How can anyone take President Obama seriously when he tells us our national debt is no big deal? Well, we have to take him seriously, because, unserious thinking or not, he has serious power, including the power to obstruct progress on reducing the debt.
I'm not making this up, of course, which is too bad because it illustrates why it is so hard for Republicans to work with this man. He neither views the fiscal world from the same lens nor shares the goal of significant debt reduction.
In an interview with ABC News' George Stephanopoulos, Obama said, "We don't have an immediate crisis in terms of debt. In fact, for the next 10 years, it's going to be in a sustainable place."
Not only is that delusional on its face based on what we already know but there is no telling what kinds of financial strains his favorite monster, Obamacare, is going to have on the debt or what kinds of extraordinary circumstances might necessitate spending surges over the next decade.
But we needn't speculate about unknowns, because the knowns are horrifying enough. The enormity of our annual interest payments on the debt alone renders Obama's dismissiveness about the debt surreal.
Obama carried his bizarre insouciance about the debt into his photo op meetings with congressional Republicans as part of his cynically conceived "charm offensive." According to Roll Call, Obama indicated to Republicans that "balancing the budget over the next 10 years is not on his priority list."
Let's stop right there. Please tell me, you romantic advocates for bipartisan harmony, how the GOP can work with a man to solve an undeniable debt crisis when his blind apathy makes Mad magazine's Alfred E. Neuman look engaged?
House Speaker John Boehner framed the problem quite accurately when he summarized the parties' respective positions. "Republicans want to balance the budget. The president doesn't," said Boehner. "Republicans want to solve our long-term debt problem. The president doesn't. We want to unlock our energy resources to put more Americans back to work. The president doesn't."
So what does Obama propose to do about this non-problem that Republicans are coercing him into dealing with?

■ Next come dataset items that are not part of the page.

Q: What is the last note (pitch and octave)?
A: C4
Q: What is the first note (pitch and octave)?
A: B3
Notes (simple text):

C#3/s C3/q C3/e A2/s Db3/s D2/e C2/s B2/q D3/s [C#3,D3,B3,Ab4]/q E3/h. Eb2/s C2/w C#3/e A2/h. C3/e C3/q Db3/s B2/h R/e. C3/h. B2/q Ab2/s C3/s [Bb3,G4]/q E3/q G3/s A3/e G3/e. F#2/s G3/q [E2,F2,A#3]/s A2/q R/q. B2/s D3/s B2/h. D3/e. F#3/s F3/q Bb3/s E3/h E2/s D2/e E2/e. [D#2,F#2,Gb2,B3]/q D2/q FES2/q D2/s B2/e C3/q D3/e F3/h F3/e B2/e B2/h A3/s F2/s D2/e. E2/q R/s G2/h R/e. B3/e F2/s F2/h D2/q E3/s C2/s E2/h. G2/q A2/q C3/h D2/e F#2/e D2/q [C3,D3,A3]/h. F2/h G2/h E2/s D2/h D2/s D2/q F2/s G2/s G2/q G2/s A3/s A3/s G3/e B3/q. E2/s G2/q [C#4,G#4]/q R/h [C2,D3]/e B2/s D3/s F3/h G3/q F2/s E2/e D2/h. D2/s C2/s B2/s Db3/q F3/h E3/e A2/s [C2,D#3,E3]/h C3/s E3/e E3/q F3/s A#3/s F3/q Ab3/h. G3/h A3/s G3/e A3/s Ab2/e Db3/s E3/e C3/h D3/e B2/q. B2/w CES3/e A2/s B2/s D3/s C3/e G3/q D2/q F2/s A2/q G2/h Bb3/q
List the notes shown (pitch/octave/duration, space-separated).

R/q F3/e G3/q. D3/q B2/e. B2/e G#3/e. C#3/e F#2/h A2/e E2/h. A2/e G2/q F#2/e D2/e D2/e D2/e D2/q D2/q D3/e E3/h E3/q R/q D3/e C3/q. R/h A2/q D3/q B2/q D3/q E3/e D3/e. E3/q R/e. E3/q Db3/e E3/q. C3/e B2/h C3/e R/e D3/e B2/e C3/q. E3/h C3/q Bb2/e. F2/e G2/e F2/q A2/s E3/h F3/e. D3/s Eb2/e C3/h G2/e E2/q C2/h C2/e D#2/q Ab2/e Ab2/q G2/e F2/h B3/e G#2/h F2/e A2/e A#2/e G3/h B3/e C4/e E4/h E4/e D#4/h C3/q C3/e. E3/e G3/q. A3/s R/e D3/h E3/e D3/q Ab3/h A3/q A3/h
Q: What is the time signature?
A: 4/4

Simple: He'll agree to $2 in spending cuts for every $1 in additional tax revenue.
Just swell. Tell me the last time Obama or any other Democrat at the federal level honored his commitment to reduce spending in exchange for tax increases? Republicans have repeatedly fallen for this ploy and given in to immediate tax hikes, only to see Democrats renege on their promises to cut spending.
But it's actually worse than before because we have abundant evidence that Democrats don't speak the same language as Webster's-friendly humans do when it comes to spending cuts. To them, "cuts" doesn't mean "cuts" any more than "is" meant "is" to Bill Clinton. Obama's budget gurus are masters of budget gimmicks and double counting to achieve cuts on paper (call them "paper cuts") that are no more real than my professional basketball career.
In other words, even if Obama honored an agreement to impose "cuts" in exchange for yet more tax increases, he wouldn't be cutting anything, because his promised cuts are smoke and mirrors. To hear him tell the story, he's already made trillions of dollars' worth of cuts.
But you can bank on the fact that his coveted tax increases would be real and that they would further burden those still contributing to the economy, with no guarantee that they would increase revenues at all. They would, however, likely harm the economy and thus further expand the dependency state.
The recently released budget that Senate Democrats finally produced, four years late, underscores the Democrats' unseriousness about the debt and spending cuts. The proposed budget would extract nearly $1 trillion more in new taxes and supposedly include an equal amount in cuts. But true to Democrats' form, the proposed "cuts" include $240 billion in war spending that wasn't projected and $242 billion in saved interest expenses on the debt based on fantasy debt savings from the tax increases.
Republicans need to launch a 24/7 public campaign blitz explaining Paul Ryan's new budget, which is based on real and specific numbers and proposes to balance the budget in 10 years and make structural changes to our entitlement programs to put them on a sustainable path.
Democrats and liberal journalists are already out in force, savaging Ryan and the other Republicans -- again -- for their good faith effort to save the nation from a Grecian-style bankruptcy.
I am convinced that if the Republicans will strike back with as much fervor as Obama constantly hits them and take their winning case to the people, the people will finally learn the truth: that Ryan's plan would not throw seniors or the poor under the bus and is, in fact, their best chance for the future and certainly the best hope currently on the table to restore America's solvency.